Ter geruststelling, zo’n vaart zal het niet lopen. Handhaving van het auteursrecht heeft bij de meeste Europese opsporingsdiensten en openbaar ministeries geen prioriteit, en zeker niet wanneer het om kleinschalige inbreuken van particulieren gaat. Foto’s van Westminster Abbey zullen hoe dan ook geen inbreuk opleveren: de architect van de laatste toevoegingen aan de kerk is al bijna 300 jaar niet meer onder ons. Ook het auteursrecht op de Eiffeltoren is al zo’n twintig jaar vervallen: enkel op de nachtelijke uitlichting van het bouwwerk rust nog auteursrecht.

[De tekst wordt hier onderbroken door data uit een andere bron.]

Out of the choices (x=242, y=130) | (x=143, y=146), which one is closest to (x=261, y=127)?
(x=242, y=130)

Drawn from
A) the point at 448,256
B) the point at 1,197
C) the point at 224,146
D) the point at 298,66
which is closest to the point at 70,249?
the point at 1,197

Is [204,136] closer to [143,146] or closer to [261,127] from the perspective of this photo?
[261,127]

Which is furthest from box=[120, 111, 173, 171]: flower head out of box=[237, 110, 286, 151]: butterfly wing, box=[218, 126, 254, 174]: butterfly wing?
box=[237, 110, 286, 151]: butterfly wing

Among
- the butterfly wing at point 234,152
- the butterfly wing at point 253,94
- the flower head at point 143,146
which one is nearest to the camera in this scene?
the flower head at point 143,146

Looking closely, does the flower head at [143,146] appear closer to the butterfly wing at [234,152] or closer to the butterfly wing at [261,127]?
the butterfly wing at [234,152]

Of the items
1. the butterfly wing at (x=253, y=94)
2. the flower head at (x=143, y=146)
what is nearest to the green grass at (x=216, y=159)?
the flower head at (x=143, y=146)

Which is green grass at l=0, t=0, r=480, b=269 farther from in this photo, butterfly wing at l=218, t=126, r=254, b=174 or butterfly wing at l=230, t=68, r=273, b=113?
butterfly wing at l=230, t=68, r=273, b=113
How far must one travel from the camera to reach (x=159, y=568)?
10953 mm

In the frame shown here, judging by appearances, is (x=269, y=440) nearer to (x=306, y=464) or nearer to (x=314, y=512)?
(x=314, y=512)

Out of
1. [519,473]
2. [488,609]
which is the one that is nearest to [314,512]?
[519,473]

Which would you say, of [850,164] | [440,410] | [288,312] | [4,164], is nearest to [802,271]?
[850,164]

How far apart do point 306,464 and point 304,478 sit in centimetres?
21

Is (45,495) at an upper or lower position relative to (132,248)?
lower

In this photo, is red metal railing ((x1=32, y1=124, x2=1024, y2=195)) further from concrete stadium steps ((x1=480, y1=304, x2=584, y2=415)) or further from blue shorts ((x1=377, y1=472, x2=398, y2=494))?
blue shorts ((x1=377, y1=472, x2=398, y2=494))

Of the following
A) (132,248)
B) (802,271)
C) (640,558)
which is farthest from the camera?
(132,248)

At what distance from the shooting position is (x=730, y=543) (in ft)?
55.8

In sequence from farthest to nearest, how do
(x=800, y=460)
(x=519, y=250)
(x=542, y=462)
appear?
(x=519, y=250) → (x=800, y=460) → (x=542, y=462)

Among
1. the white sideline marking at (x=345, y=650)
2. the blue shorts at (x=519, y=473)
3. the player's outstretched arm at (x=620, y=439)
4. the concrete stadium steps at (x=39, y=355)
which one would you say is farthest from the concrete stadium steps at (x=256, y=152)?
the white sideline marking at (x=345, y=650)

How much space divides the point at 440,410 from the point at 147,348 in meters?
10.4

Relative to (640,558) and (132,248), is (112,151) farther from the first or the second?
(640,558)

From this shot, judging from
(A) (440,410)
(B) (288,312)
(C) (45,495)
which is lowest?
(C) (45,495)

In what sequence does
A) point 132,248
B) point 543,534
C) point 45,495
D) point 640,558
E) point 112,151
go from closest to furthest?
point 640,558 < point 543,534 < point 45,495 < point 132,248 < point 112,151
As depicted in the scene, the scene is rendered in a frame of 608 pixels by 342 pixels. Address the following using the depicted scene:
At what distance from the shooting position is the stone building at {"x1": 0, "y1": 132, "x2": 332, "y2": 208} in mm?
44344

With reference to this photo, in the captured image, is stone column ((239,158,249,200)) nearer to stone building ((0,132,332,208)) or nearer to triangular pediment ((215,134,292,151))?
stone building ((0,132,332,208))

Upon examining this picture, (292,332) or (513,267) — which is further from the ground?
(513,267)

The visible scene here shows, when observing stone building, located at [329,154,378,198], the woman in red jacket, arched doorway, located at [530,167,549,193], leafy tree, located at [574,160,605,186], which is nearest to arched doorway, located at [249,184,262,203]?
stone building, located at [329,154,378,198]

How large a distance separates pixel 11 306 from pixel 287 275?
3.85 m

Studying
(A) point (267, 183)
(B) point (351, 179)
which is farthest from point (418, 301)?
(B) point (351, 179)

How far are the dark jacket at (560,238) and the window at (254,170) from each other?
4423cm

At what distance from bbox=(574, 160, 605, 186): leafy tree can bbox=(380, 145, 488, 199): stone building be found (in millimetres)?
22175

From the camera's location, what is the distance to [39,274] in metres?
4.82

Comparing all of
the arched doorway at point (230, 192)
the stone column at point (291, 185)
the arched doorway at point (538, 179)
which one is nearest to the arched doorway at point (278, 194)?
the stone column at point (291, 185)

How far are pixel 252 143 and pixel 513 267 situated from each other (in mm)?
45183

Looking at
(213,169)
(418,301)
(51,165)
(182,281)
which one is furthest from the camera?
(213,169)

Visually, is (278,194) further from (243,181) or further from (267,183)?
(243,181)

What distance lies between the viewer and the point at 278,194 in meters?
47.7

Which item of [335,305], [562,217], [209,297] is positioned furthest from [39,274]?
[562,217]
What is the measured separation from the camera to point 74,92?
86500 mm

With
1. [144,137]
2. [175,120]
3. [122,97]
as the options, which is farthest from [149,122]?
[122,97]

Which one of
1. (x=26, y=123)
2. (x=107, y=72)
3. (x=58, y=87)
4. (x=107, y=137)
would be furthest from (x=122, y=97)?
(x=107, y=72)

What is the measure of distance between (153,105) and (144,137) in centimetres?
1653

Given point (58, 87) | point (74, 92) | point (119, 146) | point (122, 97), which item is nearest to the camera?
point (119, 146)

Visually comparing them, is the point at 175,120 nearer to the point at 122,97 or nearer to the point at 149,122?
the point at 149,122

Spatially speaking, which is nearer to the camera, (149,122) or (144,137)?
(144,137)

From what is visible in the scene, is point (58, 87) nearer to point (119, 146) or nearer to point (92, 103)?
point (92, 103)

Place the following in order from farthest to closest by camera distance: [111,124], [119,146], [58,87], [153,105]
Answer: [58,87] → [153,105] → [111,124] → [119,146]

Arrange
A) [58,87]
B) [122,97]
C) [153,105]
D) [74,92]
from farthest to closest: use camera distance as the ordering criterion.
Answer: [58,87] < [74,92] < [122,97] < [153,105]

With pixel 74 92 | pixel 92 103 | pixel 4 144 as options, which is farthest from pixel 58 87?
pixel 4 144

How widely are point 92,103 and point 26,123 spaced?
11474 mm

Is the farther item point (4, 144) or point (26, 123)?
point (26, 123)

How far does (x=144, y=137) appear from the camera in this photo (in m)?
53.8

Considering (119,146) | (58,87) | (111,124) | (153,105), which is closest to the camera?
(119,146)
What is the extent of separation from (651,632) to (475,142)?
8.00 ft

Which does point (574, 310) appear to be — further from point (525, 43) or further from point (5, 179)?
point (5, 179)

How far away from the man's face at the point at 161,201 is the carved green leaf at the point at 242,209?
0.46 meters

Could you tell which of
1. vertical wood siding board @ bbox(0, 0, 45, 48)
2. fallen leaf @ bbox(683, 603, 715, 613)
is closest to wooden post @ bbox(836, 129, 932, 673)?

Wat is er dan wel aan de hand? De Europese Auteursrechtrichtlijn (uit 2001) bepaalt dat elke lidstaat het auteursrecht op werken in de openbare ruimte mag beperken, in die zin dat het maken van verveelvoudigingen en het openbaar maken daarvan geen inbreuk op het auteursrecht van de maker van het werk (zoals de architect) vormt. De meeste lidstaten hebben deze beperking ingevoerd, maar een aantal heeft dat niet gedaan. Nederland wel: artikel 18 van de Auteurswet bepaalt dat een verveelvoudiging of openbaarmaking van een gebouw of kunstwerk in de openbare ruimte zoals het zich aldaar bevindt, geen inbreuk op het auteursrecht vormt.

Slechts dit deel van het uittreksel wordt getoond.